VTE (venous thromboembolism) is highlighted as a particular risk following the orthopedic surgery or injury to the lower limb. However, most studies investigating VTE were conducted on patients undergoing major orthopedic surgeries at or above the knee (
4,
20).
The risk of VTE in patients with isolated foot and ankle conditions, even with plaster cast immobilization, and the possible benefits of mechanical and chemical prophylaxis were poorly studied (
8).
The Caprini risk assessment model (RAM) was derived over a decade ago based on a combination of clinical experience and published data for risk-stratified plastic and reconstructive surgery patients for VTE risk (
21). The Caprini RAM was 1st reported in 1980, and then, it was regularly updated to a relatively mature model in 2010 (
18) (eg, supplementary file Appendix 1 shows the Caprini assessment and supplementary file Appendix 2 the suggested prophylaxis). Calder et al., published on VTE following the isolated foot and ankle surgery and proposed guidelines for VTE prevention (
14). The most recent review by the American college of chest physicians (ACCP) also recommended against chemical prophylaxis in lower leg injuries requiring immobilization (
22).
In the current report, the patient was authorized to walk with full weight bearing with elastic bandage, and had a low-risk of thrombosis according to the Caprini protocol; therefore, no anticoagulants were indicated.
Although the presented surgical technique had the disadvantage of repositioning the patient (from supine to prone), some studies mentioned that ankle arthroscopy and hindfoot endoscopy can be performed without adding endovascular complications (
23). In the current study, the median total operative time, including the time needed for switching the position from supine to prone, was 94 minutes (ranged 72 to 168 minutes) and the result included 3 bilateral cases. However, the authors did not experience complications caused by changing the patient’s position. Nevertheless, the results of the current study suggested that simultaneous arthroscopic and endoscopic surgery can enable professional athletes with an intractable combination of AAIS (anterior ankle impingement syndrome) and PAIS (posterior ankle impingement syndrome) to return to athletic activity as soon as possible (
23).

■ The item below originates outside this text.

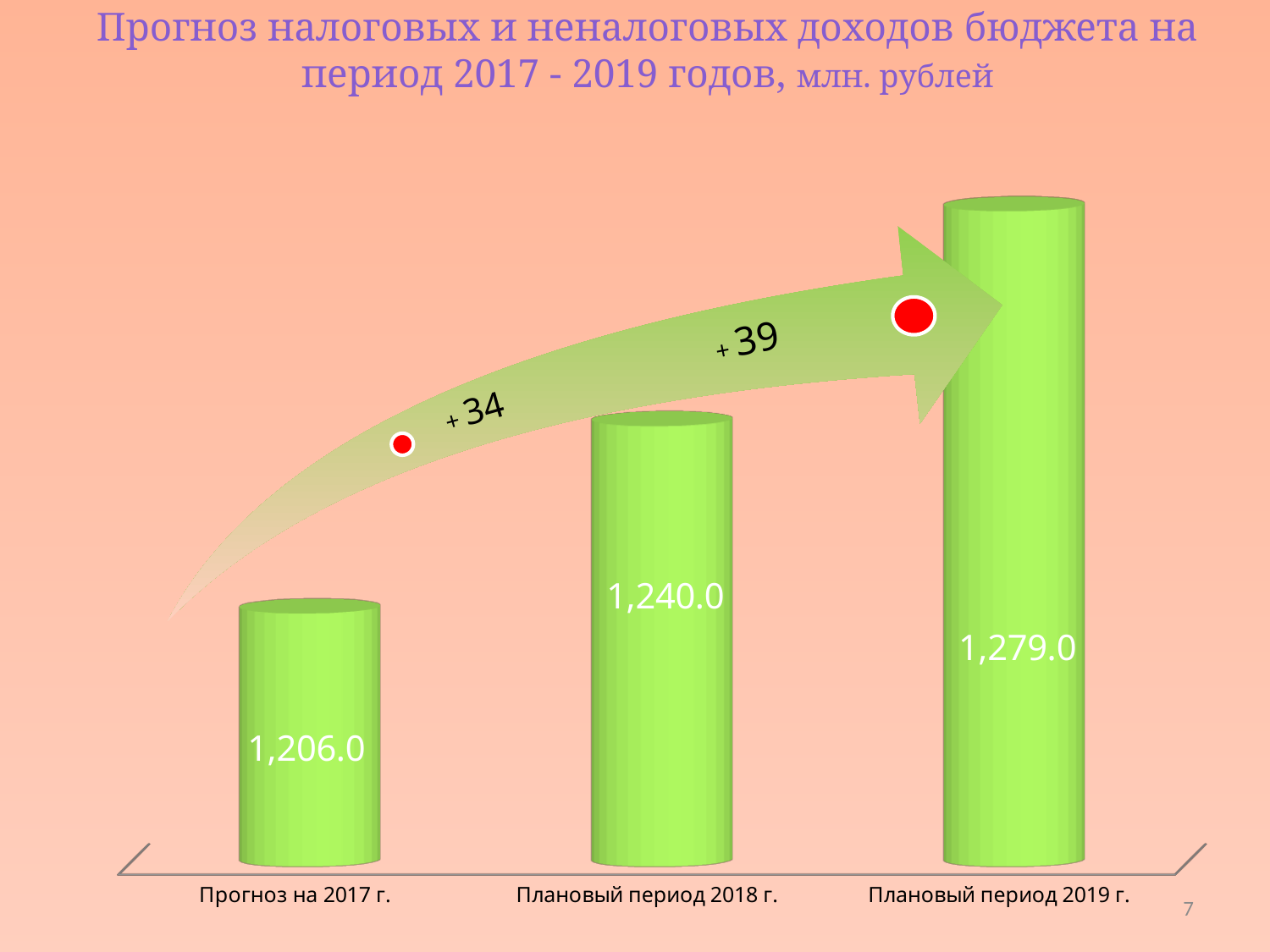
How many categories are shown on the chart? 3 What is the difference between the values for Плановый период 2019 г. and Плановый период 2018 г.? 39.0 Do the values rise or fall from 2017 to 2019? Rise Which category has the lowest value? Прогноз на 2017 г. What is the value for Прогноз на 2017 г.? 1,206.0 What is the value for Плановый период 2018 г.? 1,240.0 In what units are the values on the chart expressed, according to the title? млн. рублей What is the value for Плановый период 2019 г.? 1,279.0 What is the difference between the values for Плановый период 2018 г. and Прогноз на 2017 г.? 34.0 Which category has the highest value? Плановый период 2019 г. What kind of chart is shown on the slide? Bar chart Which is larger, the value for Прогноз на 2017 г. or the value for Плановый период 2019 г.? Плановый период 2019 г.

Authors agree with the disadvantage proposed by Miyamoto et al., in relation to repositioning the patient, but it is thought that combined anterior and posterior ankle arthroscopy has other disadvantages such as longer surgical time with the aggravation of the use of tourniquet associated (
13).
Vascular changes due to tourniquet may also include direct vascular injury, hyperemia on tourniquet deflation, and increased incidence of deep venous thrombosis, pulmonary embolism, and cardiac arrest (
24,
25). Solis and Saxby found a direct relationship between the DVT and the duration of the tourniquet use. However, there are still no data regarding the removal and replacement of the tourniquet during the same procedure (
13).
Anterior and posterior impingement can be treated arthroscopically or by open debridement with good results (
1), but the arthroscopic technique is related to minor complications. Recently, Song et al. (
26) presented a new technique to treat anterior and posterior impingements in dorsal decubitus by means of 3 portals. This, by avoiding turning the patient, might prevent complications avoiding long surgeries.
In conclusion, it seems that the use of prolonged tourniquet in addition to repositioning the patient may increase the risk of complications such as VTE and this combination is not included in any published protocol. Finally, authors also recommend the combination of the Calder antithrombotic recommendations (
8) associated with the Caprini RAM (
21), aimed at encompassing a higher risk population.